徐东臣开心得直接答应让陆容渡在自己家待上三天,自己连忙跑去和徐凝通知这个好消息。
郭敬在房里待了会儿,觉得自己有些多余,于是便道,“容渡,我先去把那个蒋导演的事儿处理一下,晚上过来看你。”说罢他转头看了眼周显生,“周总,你怎么打算?”
周显生拿着手机,只是匆匆抬眼看了下郭敬,“我晚上在这儿休息。”
陆容渡满头都是细汗,他现在只想恳求郭敬硬气一点。
“那好,我明儿再过来。
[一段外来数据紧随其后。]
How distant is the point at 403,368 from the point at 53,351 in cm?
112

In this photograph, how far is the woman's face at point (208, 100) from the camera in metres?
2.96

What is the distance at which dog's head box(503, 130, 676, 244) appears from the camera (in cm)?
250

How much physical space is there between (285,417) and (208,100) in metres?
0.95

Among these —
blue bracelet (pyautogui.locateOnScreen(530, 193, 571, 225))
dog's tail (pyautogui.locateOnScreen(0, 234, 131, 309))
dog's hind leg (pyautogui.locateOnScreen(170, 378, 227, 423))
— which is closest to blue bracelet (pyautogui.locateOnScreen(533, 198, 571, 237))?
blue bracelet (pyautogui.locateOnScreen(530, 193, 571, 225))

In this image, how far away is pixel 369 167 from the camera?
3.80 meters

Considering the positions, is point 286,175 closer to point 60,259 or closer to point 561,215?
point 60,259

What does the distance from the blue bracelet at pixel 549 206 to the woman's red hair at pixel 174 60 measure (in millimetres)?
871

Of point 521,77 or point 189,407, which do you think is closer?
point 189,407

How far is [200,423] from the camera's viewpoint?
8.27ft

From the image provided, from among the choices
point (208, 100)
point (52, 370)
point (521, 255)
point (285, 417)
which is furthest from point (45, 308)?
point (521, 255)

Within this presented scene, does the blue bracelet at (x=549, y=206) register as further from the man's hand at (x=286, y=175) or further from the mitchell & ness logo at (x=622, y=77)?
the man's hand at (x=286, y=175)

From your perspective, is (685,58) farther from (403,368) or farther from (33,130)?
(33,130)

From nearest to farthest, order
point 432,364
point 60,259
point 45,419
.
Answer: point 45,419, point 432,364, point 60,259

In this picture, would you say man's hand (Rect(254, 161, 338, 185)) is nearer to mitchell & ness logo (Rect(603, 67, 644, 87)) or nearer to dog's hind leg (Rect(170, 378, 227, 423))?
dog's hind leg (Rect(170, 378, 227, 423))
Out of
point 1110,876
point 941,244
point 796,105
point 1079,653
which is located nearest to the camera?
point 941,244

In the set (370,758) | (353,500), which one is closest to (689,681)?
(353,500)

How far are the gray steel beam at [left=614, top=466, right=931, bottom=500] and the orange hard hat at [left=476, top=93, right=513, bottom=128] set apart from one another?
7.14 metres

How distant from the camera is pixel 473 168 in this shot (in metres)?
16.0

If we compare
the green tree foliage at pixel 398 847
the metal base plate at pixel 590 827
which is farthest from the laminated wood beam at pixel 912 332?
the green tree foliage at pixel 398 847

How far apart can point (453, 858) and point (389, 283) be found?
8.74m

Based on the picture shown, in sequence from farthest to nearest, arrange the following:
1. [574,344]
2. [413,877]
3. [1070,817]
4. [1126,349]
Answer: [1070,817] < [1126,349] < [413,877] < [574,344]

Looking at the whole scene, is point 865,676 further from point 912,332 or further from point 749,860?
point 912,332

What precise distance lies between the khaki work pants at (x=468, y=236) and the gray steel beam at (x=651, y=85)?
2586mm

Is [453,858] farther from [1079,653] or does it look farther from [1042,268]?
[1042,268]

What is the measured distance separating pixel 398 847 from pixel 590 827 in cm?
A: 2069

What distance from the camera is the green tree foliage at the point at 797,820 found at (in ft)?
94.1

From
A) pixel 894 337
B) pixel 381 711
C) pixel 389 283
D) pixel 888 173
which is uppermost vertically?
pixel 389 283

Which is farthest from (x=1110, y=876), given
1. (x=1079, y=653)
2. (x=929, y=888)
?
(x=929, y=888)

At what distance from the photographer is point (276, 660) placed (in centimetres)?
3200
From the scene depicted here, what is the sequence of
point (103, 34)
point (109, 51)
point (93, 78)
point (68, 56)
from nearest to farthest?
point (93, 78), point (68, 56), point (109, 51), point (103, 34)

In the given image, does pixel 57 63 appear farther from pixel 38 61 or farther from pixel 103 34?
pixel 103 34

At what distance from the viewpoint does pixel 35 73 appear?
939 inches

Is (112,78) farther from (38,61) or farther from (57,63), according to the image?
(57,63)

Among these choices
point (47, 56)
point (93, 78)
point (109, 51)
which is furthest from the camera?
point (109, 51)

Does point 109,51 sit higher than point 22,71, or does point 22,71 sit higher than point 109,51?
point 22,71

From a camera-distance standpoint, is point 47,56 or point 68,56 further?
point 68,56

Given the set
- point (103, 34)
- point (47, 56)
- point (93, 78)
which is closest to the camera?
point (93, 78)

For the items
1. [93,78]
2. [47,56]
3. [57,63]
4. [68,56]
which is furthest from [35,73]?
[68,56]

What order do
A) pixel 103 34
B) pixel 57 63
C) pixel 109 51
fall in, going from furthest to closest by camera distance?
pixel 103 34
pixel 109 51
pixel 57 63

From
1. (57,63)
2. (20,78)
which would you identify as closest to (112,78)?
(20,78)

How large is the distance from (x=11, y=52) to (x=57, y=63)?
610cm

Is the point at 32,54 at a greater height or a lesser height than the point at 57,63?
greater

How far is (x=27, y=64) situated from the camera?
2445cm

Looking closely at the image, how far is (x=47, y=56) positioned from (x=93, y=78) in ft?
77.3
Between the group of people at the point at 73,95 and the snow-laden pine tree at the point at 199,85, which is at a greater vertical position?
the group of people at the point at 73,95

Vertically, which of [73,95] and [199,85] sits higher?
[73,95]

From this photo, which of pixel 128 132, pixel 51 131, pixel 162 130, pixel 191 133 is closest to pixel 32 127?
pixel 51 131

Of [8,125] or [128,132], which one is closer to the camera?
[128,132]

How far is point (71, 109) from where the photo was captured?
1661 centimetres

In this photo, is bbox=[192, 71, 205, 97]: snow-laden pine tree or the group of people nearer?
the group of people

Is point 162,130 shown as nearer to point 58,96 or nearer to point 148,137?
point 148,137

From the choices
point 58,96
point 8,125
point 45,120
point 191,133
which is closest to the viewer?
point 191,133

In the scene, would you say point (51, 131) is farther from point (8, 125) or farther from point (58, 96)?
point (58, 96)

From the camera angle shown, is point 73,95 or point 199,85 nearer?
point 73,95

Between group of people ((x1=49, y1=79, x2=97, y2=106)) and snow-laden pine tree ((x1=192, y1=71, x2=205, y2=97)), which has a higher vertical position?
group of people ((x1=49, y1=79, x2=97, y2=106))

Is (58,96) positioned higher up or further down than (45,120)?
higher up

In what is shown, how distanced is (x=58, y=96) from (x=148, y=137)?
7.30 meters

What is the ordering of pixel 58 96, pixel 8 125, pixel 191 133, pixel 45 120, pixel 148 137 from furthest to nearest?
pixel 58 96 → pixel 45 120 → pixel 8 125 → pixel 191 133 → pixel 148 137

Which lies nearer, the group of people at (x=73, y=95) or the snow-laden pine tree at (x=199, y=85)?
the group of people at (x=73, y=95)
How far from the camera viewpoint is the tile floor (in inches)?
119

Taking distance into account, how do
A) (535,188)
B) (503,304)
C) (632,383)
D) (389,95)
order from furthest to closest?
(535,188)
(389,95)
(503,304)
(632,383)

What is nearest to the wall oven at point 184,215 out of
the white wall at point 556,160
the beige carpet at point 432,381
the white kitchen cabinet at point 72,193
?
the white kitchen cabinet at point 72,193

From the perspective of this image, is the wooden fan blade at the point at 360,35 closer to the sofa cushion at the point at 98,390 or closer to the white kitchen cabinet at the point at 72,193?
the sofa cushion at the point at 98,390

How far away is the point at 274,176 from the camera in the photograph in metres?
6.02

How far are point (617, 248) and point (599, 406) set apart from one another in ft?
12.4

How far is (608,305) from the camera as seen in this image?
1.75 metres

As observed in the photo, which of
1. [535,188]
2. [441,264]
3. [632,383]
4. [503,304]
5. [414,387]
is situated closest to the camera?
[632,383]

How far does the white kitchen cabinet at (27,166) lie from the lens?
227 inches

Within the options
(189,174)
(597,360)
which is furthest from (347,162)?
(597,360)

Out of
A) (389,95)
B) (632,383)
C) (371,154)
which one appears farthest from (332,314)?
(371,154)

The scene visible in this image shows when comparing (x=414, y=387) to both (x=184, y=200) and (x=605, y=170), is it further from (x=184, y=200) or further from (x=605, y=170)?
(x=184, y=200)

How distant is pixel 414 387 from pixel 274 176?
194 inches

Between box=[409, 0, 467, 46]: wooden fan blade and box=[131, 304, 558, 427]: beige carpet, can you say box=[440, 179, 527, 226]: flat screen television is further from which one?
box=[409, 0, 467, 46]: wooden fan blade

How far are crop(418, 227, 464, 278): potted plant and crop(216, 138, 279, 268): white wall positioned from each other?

”郭敬满眼吾家有女初长成的眼光看着陆容渡。
陆容渡满头黑线。
等郭敬去卫生间遮住了满身的血污且离开后。
周显生终于放下了手机。
“你为什么对容洛那么好?”
两人待在徐东臣偌大的客厅里,周显生的声音轻轻回荡在客厅里,直击入了陆容渡心底里最不想对外人说出的部分。
陆容渡沉默着躲避周显生直视的目光。
他不愿意说,也不想把那时候心里的一点儿少年情怀当作笑料一样,呈在众人的餐桌上。
可周显生显然不打算放过陆容渡,“我不知道你究竟多喜欢那个容洛。”他破天荒地从桌子抽屉里拿出了一包烟,递给了陆容渡。
在徐东臣家里抽烟?不太好吧?
陆容渡果断接过烟。
“昨日种种譬如昨日死,你已经和我绑在一起了。”周显生点上烟,“就算是你喜欢,可容洛对徐东臣的感情,你不是不知道吧?”
陆容渡道,“舔到最后或许我真能应有尽有呢,人活着总得有个梦想。”
“我希望你对我坦白,陆容渡。”周显生只是看着他,神色严肃。
今天这关,我怕是躲不过了。
陆容渡深吸了一口气,总算是鼓起了勇气。
“说来也是缘分。”陆容渡道,“周显生,你记得上次和我说,你来我们学校开过讲座那年吗?”
周显生轻点头,算是回应了陆容渡的提问。
“那年我期末特别忙,成天连轴转地写论文,还要准备考试。”陆容渡想起那段暗无天日的时光都满是心酸,“没成想大家都忙,图书馆总没座儿。”
“我就长了个心眼,跑去艺术学院的长廊上复习去了,那儿风景好咖啡也好喝。”陆容渡把玩着手里的细烟,嘴里仿佛还有卡布奇诺的味道,“说起来他家的卡布奇诺——”
“说正事儿!”周显生都难得地被陆容渡这跳脱话题的能力给气到了。